The second question is harder, put perhaps somewhat surprisingly, can be done in a domain-independent way. This is the notion of “**eccentricity**” that we came up with, and it might be of independent interest. During my talks, I could see that there was some confusion and misunderstanding time and again; hence this post.

The concept behind eccentricity is to measure how much the matching record “stands out” from the crowd. One way to do that would be do measure the difference between the top score and the mean score. (As a multiple of the standard deviation. You always need to divide by the standard deviation to derive a dimensionless quantity.)

The problem with this intuitive measure is that in a large enough collection of data, there will always be entries that have a high enough matching score, purely by chance. To be able to model what scores you’d expect by chance, you need to know everything about how people rate movies (or browse the web, or the equivalent in your dataset) and the correlations between them. And that’s clearly impossible.

The trick is to look at the **difference between the best match and the second best match** as a multiple of the standard deviation.
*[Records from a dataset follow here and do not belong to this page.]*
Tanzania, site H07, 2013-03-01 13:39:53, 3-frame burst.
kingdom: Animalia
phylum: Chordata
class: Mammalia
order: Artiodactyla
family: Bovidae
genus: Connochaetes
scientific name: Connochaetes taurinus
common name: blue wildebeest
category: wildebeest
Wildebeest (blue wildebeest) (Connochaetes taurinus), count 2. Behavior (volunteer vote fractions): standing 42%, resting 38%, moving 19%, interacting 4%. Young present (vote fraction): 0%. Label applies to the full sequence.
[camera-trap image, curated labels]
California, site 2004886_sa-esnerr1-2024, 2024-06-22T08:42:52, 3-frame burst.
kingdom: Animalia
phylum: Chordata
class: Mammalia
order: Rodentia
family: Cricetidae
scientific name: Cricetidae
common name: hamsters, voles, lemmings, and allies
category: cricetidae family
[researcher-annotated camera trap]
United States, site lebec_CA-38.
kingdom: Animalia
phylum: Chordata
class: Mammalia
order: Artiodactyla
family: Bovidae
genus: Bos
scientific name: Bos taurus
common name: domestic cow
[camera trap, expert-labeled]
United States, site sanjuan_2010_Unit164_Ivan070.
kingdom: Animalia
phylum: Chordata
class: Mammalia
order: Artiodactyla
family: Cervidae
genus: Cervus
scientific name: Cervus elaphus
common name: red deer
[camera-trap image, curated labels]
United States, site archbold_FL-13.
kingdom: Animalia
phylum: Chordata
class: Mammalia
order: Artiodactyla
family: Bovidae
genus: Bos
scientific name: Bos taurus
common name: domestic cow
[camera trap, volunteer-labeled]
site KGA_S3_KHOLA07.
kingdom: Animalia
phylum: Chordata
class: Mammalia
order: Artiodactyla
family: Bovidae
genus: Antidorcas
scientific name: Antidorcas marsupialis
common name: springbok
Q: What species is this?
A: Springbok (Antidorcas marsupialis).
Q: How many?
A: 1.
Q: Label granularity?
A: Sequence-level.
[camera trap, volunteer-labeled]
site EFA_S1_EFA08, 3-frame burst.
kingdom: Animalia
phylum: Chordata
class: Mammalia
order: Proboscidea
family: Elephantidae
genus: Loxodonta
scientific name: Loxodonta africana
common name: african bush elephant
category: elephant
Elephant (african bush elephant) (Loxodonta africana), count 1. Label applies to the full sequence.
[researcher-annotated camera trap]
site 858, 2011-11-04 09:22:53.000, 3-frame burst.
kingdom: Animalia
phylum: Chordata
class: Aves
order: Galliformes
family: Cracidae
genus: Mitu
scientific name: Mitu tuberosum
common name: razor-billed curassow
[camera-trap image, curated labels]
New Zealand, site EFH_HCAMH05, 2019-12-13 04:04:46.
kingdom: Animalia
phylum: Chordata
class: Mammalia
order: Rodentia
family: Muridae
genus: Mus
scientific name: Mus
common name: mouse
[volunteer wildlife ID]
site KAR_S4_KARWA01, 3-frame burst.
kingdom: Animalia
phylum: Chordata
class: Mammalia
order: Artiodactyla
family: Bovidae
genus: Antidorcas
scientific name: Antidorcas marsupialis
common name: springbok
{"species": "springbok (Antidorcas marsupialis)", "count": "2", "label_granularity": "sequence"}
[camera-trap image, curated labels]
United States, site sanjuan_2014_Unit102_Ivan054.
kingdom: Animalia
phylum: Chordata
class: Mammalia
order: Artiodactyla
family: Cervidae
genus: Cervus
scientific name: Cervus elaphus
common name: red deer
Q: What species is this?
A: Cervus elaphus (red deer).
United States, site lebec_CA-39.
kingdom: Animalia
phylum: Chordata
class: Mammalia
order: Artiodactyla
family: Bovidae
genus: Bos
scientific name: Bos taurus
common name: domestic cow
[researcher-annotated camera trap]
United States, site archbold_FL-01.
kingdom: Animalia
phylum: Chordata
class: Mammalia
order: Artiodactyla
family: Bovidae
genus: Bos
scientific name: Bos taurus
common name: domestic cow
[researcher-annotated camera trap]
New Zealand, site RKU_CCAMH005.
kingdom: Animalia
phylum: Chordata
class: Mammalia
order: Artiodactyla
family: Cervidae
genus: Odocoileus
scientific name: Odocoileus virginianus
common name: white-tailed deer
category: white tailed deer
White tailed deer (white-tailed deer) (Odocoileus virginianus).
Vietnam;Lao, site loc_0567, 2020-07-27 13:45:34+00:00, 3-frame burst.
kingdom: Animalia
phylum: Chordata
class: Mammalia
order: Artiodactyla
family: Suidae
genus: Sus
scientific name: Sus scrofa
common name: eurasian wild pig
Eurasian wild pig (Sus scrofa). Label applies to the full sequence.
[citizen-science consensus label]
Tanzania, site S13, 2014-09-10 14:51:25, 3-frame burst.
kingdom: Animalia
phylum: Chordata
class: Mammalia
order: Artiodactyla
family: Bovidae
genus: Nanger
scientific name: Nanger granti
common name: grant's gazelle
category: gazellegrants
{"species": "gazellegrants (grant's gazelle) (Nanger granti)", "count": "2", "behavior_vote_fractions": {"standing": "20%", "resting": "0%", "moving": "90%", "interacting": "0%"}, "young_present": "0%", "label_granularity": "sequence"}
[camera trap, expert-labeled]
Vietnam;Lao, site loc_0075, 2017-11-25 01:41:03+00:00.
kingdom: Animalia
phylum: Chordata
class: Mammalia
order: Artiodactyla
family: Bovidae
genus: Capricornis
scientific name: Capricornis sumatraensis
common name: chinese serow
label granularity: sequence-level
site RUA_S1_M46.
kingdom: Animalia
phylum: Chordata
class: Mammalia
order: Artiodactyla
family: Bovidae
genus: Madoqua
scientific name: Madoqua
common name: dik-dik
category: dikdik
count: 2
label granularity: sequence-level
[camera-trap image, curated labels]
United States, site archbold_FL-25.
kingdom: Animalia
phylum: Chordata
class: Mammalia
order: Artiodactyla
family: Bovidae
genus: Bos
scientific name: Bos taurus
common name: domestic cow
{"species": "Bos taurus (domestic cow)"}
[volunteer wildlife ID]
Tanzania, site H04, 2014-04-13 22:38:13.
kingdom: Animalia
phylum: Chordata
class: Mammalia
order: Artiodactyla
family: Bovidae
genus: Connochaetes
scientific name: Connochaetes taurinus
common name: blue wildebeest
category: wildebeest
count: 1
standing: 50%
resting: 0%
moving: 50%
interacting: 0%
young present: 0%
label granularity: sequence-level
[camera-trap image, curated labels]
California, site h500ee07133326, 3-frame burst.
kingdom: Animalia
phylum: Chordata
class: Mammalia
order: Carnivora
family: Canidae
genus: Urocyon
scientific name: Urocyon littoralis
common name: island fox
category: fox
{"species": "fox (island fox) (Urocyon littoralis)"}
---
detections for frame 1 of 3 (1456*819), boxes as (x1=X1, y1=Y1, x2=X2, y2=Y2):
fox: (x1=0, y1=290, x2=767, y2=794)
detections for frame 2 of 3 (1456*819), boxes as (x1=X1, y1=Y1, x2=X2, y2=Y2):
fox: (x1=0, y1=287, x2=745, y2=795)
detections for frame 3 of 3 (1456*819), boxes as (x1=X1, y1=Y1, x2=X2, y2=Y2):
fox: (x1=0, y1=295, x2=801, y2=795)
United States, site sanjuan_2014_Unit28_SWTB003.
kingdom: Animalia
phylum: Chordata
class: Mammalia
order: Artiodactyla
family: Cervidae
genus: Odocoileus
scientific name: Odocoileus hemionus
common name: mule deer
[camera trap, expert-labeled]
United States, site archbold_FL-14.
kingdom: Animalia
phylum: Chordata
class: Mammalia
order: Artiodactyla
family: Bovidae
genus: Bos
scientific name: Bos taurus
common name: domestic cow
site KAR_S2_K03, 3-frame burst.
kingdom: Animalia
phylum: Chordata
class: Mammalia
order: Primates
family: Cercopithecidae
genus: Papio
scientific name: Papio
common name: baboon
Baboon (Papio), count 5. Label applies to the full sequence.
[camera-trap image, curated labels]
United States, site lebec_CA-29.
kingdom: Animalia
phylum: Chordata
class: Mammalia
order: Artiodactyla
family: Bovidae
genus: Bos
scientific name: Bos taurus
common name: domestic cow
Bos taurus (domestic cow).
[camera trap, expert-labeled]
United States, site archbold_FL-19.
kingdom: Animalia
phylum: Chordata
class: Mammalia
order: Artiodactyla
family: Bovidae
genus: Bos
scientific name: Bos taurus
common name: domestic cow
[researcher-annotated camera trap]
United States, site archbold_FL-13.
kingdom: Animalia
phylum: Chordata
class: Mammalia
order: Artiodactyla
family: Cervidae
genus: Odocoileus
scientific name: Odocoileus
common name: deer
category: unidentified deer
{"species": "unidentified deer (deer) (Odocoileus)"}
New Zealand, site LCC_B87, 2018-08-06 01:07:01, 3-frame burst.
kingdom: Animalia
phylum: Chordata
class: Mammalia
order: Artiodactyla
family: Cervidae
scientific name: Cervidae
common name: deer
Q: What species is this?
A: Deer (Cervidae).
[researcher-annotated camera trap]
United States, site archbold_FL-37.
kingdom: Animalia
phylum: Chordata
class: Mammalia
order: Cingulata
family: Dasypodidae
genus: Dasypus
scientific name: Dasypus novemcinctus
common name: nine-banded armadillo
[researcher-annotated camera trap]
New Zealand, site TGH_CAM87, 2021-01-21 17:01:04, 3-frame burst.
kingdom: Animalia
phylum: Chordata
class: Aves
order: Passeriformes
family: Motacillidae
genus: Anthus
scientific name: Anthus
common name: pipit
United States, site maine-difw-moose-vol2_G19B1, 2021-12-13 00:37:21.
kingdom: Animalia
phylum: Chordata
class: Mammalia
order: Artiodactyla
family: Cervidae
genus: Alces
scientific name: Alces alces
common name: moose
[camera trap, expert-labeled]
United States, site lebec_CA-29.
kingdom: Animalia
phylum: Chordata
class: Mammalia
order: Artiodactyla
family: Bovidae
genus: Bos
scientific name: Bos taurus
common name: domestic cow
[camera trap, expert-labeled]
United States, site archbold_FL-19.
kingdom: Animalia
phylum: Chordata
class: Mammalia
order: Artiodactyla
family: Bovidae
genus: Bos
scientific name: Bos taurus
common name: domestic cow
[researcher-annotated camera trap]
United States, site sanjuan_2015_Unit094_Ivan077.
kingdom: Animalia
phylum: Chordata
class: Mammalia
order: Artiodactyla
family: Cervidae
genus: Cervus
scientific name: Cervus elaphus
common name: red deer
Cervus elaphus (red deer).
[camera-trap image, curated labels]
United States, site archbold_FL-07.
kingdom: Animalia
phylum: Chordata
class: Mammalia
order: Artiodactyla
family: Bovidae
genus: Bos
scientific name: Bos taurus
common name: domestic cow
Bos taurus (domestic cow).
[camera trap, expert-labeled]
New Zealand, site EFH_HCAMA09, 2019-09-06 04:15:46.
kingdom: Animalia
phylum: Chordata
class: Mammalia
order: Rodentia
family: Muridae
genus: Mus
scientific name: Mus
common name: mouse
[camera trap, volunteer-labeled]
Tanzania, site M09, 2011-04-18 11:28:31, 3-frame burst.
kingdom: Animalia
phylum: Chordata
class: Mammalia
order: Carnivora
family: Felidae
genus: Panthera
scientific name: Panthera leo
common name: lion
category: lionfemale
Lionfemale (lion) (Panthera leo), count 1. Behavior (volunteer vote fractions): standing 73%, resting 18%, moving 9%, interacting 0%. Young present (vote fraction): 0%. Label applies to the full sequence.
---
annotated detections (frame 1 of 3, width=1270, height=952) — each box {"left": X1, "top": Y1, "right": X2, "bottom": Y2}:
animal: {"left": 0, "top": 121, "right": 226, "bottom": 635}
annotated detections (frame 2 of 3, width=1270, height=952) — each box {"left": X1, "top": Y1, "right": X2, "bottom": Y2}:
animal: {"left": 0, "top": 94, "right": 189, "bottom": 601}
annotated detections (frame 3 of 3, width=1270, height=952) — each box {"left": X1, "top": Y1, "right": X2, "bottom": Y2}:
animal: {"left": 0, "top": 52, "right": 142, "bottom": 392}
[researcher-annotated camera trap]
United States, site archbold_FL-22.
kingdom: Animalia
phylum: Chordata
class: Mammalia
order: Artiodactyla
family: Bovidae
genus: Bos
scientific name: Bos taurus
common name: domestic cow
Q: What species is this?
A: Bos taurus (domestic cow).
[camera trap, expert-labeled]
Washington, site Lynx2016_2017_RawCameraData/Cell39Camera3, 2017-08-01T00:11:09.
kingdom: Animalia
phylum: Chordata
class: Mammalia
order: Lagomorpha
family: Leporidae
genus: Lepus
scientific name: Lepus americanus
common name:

If the scores are distributed according to an exponential distribution (that’s what you’d expect in this case by pure chance, not a Gaussian), then the difference between the top two matches also follows an exponential distribution. That’s a nifty little lemma.

So, if the best match is 10 standard deviations away from the second best, it argues very strongly against the “null hypothesis,” which is that the match occured by fluke. Visually, the results of applying eccentricity are immediately apparent:

Perhaps the reason that eccentricity is at first counterintuitive is that it looks at only two items and throws away the rest of the numbers. But this is common in statistical estimation. Here’s a puzzle that might help: *given n samples a _{1}, a_{2}, … a_{n} from the interval [0, x], where x is unknown, what is the best predictor of x?*

–Select whitespace below for answer–

Answer: max(a_{i}) * (n+1)/n.

In other words, throw away all but one of the samples! Counterintuitive?